El rosal y las violetas

(Este es un caso prioritario, de necesidad; vean: Por el descampado de enfrente, unas musas primitivas que residen en un helicón improvisado sostenido en el aire por nadie e inmóvil, no reparten sueños ni afanan a poetas. La razón, dejando constancia de que mi apreciación pudiera parecer inventada, es aquello que le rodea. El escenario es sombrío: si nos fijamos bien, lo que está abajo, cerca del alambre, es un dibujo hecho con carbón, y los clavos, ¡ah!, y también el alambre, a propósito, no han sido usados más de una vez. Creo que aquí, apartando la modestia a un lado, lo que sobra son las rosas que están más allá. Las musas sí gustan: ellas tienen alas de quirópteros, los brazos llenos de pelos, las cabezas ensanchadas con orejas grandes y las bocas entreabiertas con dientes minúsculos y afilados.

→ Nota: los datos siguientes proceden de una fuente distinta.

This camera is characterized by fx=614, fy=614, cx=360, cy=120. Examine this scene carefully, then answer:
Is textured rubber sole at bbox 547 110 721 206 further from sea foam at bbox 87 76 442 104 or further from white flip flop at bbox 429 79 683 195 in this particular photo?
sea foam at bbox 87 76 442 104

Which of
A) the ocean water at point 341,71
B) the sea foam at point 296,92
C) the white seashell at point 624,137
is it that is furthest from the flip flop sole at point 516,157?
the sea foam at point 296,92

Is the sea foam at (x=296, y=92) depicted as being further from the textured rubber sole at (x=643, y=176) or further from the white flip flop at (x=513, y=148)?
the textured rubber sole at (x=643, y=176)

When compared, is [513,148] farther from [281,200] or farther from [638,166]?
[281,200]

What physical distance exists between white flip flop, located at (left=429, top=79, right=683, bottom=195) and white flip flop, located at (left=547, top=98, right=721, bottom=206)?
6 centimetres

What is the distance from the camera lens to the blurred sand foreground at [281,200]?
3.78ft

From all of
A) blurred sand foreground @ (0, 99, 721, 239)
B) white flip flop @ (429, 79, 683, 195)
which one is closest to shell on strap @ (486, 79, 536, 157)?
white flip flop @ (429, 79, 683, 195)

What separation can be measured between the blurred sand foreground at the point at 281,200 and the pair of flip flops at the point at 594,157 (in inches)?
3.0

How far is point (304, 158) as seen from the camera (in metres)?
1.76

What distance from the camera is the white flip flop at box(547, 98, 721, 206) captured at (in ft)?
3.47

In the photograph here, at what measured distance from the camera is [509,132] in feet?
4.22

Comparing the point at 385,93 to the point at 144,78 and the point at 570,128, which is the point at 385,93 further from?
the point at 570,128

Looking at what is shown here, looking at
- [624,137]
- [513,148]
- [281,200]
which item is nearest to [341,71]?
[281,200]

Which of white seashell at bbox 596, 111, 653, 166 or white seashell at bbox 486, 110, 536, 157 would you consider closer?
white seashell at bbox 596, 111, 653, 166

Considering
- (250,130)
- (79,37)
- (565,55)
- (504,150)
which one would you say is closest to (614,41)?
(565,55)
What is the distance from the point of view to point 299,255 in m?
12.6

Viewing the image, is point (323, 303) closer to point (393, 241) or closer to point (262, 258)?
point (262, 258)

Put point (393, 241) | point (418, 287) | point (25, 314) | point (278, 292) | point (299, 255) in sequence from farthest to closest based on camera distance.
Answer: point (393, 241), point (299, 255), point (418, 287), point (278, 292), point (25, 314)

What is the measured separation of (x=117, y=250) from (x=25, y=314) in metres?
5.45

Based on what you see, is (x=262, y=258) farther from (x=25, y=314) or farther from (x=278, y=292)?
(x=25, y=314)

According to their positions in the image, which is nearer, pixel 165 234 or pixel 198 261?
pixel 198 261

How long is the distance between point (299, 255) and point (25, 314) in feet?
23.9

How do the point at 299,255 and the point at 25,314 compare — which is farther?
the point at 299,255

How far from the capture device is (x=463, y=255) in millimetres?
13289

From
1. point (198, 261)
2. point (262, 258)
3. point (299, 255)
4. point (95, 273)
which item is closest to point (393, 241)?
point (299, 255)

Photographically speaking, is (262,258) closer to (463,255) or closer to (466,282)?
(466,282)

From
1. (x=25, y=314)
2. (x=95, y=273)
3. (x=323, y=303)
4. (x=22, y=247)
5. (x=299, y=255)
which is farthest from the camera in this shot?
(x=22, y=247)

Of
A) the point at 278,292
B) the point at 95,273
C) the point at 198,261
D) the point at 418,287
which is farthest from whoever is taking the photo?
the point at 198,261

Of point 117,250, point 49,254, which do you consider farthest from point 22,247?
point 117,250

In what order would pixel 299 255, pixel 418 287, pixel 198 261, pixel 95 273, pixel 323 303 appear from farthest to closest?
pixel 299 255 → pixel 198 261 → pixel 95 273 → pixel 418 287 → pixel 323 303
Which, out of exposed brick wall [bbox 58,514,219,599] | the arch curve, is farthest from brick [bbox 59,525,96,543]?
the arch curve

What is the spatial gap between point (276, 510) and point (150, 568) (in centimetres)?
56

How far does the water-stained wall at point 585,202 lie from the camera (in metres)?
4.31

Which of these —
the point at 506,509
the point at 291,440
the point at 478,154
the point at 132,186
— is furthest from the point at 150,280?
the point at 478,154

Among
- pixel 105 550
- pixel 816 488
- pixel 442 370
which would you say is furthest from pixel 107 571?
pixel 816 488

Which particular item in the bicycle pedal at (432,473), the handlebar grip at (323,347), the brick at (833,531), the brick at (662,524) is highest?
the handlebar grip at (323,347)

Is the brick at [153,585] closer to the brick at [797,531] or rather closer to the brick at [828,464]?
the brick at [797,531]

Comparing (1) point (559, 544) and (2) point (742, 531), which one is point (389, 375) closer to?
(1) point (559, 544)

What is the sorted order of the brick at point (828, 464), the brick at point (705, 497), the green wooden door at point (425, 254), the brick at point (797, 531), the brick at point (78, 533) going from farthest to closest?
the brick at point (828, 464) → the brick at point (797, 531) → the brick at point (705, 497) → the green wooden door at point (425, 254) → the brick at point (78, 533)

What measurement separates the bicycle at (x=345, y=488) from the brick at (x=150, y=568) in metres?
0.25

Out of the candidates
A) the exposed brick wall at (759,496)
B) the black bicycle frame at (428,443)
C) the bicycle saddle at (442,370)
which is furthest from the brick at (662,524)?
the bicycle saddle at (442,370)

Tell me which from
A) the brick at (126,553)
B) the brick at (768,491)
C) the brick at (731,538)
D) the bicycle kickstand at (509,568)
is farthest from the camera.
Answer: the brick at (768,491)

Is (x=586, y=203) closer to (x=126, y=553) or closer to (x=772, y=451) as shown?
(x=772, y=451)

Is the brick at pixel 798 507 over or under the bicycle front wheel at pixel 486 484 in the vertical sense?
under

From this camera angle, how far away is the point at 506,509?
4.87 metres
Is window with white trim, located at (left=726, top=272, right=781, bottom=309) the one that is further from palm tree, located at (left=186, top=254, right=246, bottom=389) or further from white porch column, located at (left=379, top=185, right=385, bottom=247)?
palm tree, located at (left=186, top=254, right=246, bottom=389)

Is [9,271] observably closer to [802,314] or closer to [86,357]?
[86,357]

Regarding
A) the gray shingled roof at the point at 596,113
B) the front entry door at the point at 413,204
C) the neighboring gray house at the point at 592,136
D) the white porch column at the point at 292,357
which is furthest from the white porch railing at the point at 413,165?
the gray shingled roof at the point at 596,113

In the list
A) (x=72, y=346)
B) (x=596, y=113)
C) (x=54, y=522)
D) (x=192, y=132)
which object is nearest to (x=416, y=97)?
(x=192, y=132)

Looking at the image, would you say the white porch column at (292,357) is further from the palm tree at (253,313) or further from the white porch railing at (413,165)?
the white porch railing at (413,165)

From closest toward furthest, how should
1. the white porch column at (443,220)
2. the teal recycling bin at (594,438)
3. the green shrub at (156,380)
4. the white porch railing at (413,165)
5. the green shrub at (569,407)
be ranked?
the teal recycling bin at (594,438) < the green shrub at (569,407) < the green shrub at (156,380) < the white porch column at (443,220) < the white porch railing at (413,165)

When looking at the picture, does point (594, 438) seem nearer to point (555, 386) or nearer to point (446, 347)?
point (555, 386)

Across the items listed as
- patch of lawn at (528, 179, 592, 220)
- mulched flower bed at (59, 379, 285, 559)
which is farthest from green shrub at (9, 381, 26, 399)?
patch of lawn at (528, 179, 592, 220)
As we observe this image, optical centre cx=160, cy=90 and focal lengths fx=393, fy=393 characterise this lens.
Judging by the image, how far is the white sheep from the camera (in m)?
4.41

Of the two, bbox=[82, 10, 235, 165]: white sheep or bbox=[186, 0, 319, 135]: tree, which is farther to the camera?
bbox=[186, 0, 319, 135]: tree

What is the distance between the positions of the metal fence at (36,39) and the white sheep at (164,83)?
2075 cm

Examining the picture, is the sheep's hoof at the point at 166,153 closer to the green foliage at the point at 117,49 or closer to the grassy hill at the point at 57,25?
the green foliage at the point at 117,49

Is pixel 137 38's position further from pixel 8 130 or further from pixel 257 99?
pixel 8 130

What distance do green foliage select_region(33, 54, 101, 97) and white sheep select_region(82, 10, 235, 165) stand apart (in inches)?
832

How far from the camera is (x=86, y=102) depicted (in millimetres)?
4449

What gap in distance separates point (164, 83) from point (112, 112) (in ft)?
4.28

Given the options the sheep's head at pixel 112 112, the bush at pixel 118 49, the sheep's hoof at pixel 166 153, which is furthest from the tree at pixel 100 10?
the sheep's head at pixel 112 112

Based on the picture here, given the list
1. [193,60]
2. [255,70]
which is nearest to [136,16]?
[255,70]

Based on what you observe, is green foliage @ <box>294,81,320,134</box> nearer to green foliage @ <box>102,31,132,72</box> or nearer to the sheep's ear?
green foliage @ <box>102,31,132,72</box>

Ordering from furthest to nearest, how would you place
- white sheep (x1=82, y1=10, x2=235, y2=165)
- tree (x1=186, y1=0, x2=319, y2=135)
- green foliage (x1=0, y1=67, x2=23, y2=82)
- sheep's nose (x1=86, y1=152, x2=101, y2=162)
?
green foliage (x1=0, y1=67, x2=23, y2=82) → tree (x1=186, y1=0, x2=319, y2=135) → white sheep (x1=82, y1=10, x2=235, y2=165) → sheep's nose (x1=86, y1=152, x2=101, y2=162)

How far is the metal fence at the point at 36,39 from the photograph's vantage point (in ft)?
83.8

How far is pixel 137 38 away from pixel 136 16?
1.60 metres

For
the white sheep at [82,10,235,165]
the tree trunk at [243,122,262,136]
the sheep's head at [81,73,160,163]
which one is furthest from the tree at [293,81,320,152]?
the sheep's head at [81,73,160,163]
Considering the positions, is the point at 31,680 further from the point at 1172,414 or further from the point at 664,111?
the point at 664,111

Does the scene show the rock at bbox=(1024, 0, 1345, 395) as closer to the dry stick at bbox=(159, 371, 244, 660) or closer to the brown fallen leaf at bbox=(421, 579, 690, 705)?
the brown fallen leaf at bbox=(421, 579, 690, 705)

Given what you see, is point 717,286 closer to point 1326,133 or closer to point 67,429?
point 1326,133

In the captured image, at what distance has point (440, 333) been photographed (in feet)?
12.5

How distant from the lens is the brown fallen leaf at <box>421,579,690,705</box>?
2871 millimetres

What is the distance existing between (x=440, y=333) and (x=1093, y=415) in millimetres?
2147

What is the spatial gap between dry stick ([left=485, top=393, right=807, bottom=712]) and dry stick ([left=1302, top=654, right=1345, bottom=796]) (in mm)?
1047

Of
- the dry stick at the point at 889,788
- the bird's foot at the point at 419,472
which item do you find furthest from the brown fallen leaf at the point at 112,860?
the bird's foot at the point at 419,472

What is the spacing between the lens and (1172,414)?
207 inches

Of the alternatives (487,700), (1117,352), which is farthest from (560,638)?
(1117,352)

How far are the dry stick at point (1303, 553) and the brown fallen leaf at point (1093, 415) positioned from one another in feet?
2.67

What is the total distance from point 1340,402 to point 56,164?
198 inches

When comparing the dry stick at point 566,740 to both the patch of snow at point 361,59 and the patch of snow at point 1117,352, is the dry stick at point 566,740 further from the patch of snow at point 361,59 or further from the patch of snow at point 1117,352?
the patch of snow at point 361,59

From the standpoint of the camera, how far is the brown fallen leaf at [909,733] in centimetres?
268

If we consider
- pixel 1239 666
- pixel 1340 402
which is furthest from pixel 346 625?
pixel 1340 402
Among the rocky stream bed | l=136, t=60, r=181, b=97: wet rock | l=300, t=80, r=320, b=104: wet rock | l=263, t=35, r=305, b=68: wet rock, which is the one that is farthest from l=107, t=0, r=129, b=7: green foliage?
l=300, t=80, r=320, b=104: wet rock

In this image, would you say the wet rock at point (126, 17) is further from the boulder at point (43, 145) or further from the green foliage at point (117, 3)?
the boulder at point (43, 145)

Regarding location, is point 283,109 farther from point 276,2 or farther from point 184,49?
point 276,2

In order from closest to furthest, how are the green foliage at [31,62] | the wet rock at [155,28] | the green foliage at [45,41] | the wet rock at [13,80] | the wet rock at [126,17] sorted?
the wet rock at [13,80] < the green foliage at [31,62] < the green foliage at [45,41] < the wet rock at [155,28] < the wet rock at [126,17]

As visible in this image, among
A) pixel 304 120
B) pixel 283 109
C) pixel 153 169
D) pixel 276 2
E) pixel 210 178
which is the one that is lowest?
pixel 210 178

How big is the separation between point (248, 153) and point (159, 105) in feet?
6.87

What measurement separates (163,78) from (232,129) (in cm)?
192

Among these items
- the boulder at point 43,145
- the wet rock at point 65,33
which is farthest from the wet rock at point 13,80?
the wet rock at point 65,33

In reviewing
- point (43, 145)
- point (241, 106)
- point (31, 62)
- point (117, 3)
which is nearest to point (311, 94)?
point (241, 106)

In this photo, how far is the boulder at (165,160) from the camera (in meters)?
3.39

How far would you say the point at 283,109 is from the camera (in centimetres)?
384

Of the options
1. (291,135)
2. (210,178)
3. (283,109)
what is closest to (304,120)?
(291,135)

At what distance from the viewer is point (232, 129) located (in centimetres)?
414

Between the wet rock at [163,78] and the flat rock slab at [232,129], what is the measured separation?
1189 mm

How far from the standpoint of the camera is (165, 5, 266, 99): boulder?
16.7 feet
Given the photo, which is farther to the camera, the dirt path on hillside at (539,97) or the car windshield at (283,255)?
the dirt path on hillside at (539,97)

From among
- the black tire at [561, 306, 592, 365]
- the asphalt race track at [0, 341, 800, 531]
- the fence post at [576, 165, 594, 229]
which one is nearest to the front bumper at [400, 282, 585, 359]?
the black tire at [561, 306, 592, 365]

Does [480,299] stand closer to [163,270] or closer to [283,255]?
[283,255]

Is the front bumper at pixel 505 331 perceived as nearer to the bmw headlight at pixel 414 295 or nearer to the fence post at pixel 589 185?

Las más grandes poseen hasta tres cabezas y cinco bocas; en cambio, las de menor tamaño, a veces no cuentan más que con algún órgano mal ubicado. El clímax del caso que referimos, termina aquí: el dibujo hecho con carbón está sobre una piedra, y este refiere a una musa enamorada de una cápsula de alguna violeta adúltera que la abandonó a su suerte. REFIERE, digo, aunque sólo se muestre dos rayas superpuestas, porque las canciones lo dicen. Y las canciones son los truenos y las nubes grises que pronto harán caer agua sobre la piedra con el dibujo hasta borrarlo.)